----- Stored data -----

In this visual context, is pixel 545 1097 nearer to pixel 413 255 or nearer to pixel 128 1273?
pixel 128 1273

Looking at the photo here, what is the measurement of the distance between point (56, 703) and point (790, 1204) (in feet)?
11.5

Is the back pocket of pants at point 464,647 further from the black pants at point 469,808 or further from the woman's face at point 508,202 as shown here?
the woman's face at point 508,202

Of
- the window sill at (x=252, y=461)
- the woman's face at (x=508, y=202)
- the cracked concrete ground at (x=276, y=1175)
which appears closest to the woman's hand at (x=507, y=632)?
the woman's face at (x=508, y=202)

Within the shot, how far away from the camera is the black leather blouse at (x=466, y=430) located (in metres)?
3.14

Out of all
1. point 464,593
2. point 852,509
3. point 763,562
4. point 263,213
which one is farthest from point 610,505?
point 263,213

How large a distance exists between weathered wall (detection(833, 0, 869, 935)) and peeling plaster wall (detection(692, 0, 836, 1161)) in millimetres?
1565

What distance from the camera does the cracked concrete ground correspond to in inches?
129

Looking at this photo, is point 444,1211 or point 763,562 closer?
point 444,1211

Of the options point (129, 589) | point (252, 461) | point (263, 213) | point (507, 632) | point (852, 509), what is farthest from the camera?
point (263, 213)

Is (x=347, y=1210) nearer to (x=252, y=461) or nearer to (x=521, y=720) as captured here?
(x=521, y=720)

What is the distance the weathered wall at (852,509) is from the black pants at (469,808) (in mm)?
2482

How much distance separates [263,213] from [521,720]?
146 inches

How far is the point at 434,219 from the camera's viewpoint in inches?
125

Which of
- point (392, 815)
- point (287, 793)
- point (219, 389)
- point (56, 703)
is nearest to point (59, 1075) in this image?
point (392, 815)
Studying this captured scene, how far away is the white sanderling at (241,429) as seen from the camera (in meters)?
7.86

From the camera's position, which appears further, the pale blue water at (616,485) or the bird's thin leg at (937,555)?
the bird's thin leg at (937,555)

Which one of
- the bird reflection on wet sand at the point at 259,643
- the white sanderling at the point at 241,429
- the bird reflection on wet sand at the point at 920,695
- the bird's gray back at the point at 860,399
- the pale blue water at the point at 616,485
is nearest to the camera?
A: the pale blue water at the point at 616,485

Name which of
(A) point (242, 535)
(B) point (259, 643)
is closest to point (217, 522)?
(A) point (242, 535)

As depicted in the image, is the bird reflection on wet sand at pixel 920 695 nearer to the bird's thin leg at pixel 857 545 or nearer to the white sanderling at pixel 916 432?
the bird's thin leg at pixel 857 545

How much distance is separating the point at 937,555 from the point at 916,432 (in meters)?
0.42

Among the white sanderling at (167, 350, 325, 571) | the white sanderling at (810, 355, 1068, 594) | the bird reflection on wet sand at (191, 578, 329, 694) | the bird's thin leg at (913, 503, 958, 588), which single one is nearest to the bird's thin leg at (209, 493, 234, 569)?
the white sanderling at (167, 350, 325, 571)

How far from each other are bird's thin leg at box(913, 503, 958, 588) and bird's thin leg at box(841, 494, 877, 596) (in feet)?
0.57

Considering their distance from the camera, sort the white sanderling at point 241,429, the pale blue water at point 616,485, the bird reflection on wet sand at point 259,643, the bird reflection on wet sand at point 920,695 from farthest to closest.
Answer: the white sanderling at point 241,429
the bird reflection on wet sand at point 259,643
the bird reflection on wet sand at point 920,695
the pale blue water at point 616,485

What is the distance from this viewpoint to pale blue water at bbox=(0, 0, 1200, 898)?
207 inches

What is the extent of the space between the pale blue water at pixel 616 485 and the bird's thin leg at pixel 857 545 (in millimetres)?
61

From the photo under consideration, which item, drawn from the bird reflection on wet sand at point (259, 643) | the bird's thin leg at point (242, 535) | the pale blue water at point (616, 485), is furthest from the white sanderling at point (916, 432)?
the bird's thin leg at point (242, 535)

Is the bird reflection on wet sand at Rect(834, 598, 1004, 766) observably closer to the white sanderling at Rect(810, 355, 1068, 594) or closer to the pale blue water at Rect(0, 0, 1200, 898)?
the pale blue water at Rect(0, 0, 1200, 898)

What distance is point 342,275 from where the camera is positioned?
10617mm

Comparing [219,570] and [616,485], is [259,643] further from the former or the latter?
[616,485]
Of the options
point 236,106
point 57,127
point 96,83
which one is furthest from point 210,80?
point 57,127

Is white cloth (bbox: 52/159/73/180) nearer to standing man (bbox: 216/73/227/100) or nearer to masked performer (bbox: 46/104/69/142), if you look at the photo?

-----

* Your goal: Copy every line of the material, please, keeping it exactly the same.

* The reply:
In this visual context, is pixel 545 1097 nearer to pixel 413 255 or nearer to pixel 128 1273?
pixel 128 1273

Looking at the photo here, what is the measurement of the distance between point (56, 703) and point (790, 1204) (in feet)?
11.5

Is the back pocket of pants at point 464,647 further from the black pants at point 469,808 or further from the woman's face at point 508,202 as shown here?
the woman's face at point 508,202

Of
- the window sill at (x=252, y=461)
- the woman's face at (x=508, y=202)
- the cracked concrete ground at (x=276, y=1175)
which appears closest to the woman's hand at (x=507, y=632)?
the woman's face at (x=508, y=202)

Within the shot, how far away from the camera is the black leather blouse at (x=466, y=430) located (in metres)?
3.14

Out of all
1. point 464,593
2. point 852,509
3. point 763,562
4. point 263,213
which one is farthest from point 610,505?
point 263,213

How large a distance exists between weathered wall (detection(833, 0, 869, 935)) and peeling plaster wall (detection(692, 0, 836, 1161)) in millimetres?
1565

What distance from the camera does the cracked concrete ground correspond to in inches?
129

Looking at this photo, is point 444,1211 or point 763,562 closer?
point 444,1211

Of the options point (129, 589) | point (252, 461) | point (263, 213) | point (507, 632) | point (852, 509), what is farthest from the camera?
point (263, 213)

Is (x=347, y=1210) nearer to (x=252, y=461) or nearer to (x=521, y=720) as captured here?
(x=521, y=720)

What is the distance the weathered wall at (852,509) is from the black pants at (469,808) (in mm)?
2482

How much distance separates [263,213] from [521,720]?
146 inches

How far is the point at 434,219 from the camera's viewpoint in inches?
125

Which of
- point (392, 815)
- point (287, 793)
- point (219, 389)
- point (56, 703)
is nearest to point (59, 1075) in this image?
point (392, 815)
Studying this captured scene, how far away is the white sanderling at (241,429) as seen from the camera (in meters)?
7.86

From the camera's position, which appears further, the pale blue water at (616,485) or the bird's thin leg at (937,555)?
the bird's thin leg at (937,555)

Which one of
- the bird reflection on wet sand at the point at 259,643
- the white sanderling at the point at 241,429
- the bird reflection on wet sand at the point at 920,695
- the bird's gray back at the point at 860,399
- the pale blue water at the point at 616,485
is nearest to the camera?
A: the pale blue water at the point at 616,485

Name which of
(A) point (242, 535)
(B) point (259, 643)
is closest to point (217, 522)?
(A) point (242, 535)

As depicted in the image, is the bird reflection on wet sand at pixel 920 695 nearer to the bird's thin leg at pixel 857 545 or nearer to the white sanderling at pixel 916 432?
the bird's thin leg at pixel 857 545

How much distance is separating the point at 937,555 from the point at 916,432 (in meters)?
0.42

Among the white sanderling at (167, 350, 325, 571) | the white sanderling at (810, 355, 1068, 594) | the bird reflection on wet sand at (191, 578, 329, 694) | the bird's thin leg at (913, 503, 958, 588), which single one is nearest to the bird's thin leg at (209, 493, 234, 569)?
the white sanderling at (167, 350, 325, 571)

How far from each other are bird's thin leg at box(913, 503, 958, 588) and bird's thin leg at box(841, 494, 877, 596) (in feet)?
0.57

Considering their distance from the camera, sort the white sanderling at point 241,429, the pale blue water at point 616,485, the bird reflection on wet sand at point 259,643, the bird reflection on wet sand at point 920,695 from farthest to closest.
Answer: the white sanderling at point 241,429
the bird reflection on wet sand at point 259,643
the bird reflection on wet sand at point 920,695
the pale blue water at point 616,485

What is the distance from this viewpoint to pale blue water at bbox=(0, 0, 1200, 898)?
207 inches

What is the extent of the space between the pale blue water at pixel 616 485 and the bird's thin leg at pixel 857 545 (in millimetres)?
61

From the photo under consideration, which item, drawn from the bird reflection on wet sand at point (259, 643) | the bird's thin leg at point (242, 535) | the pale blue water at point (616, 485), is furthest from the white sanderling at point (916, 432)?
the bird's thin leg at point (242, 535)

Is the bird reflection on wet sand at Rect(834, 598, 1004, 766) observably closer to the white sanderling at Rect(810, 355, 1068, 594) or closer to the pale blue water at Rect(0, 0, 1200, 898)?
the pale blue water at Rect(0, 0, 1200, 898)

What distance is point 342,275 from where the camera is positioned?
10617mm

Comparing [219,570] and [616,485], is [259,643] further from the former or the latter?
[616,485]
Of the options
point 236,106
point 57,127
point 96,83
which one is furthest from point 210,80?
point 57,127

Is white cloth (bbox: 52/159/73/180) nearer to standing man (bbox: 216/73/227/100) or nearer to masked performer (bbox: 46/104/69/142), if you look at the photo?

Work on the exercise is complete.